### [Work task]
Nothing but the lines below from the one that contains "child and adult" through the one that contains "Sam | Spring Break" should be retyped, exactly and including both ends. Do not include pictures.

### [Input records]
+++
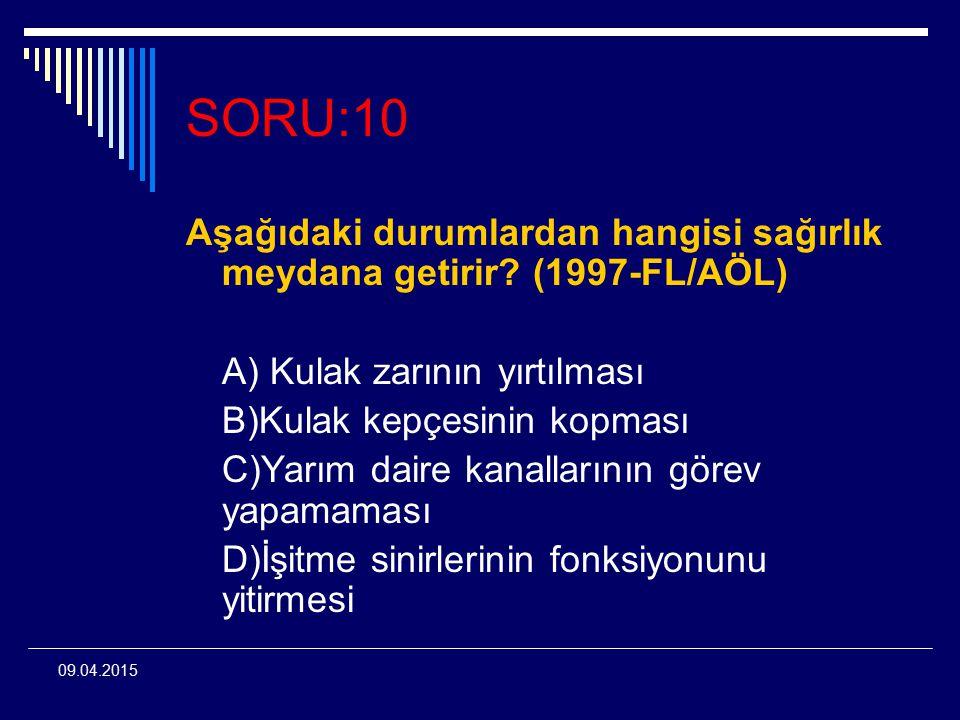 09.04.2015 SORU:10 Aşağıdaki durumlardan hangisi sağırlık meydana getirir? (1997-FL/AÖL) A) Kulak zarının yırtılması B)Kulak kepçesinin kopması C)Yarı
+++
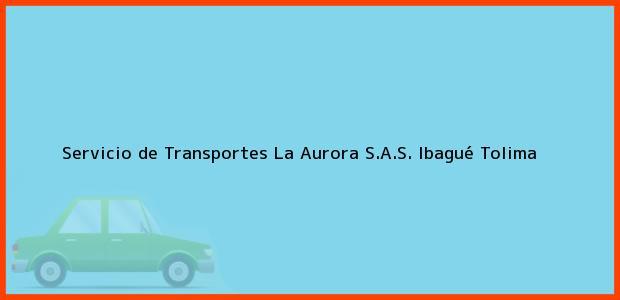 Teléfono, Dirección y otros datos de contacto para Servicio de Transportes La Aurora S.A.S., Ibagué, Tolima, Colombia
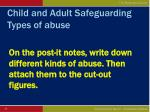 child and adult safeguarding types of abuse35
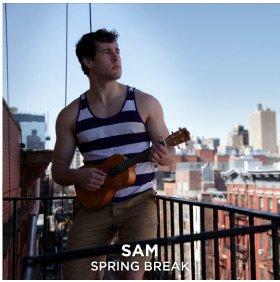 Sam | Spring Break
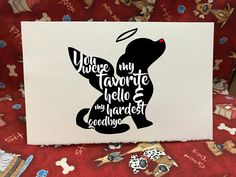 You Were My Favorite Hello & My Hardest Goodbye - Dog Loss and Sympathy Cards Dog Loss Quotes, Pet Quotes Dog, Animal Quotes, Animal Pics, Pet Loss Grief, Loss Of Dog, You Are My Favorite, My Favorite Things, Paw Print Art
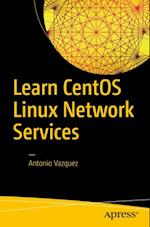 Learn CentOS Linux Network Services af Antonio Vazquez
+++
### [Answer below]
 child and adult safeguarding types of abuse35
 Sam | Spring Break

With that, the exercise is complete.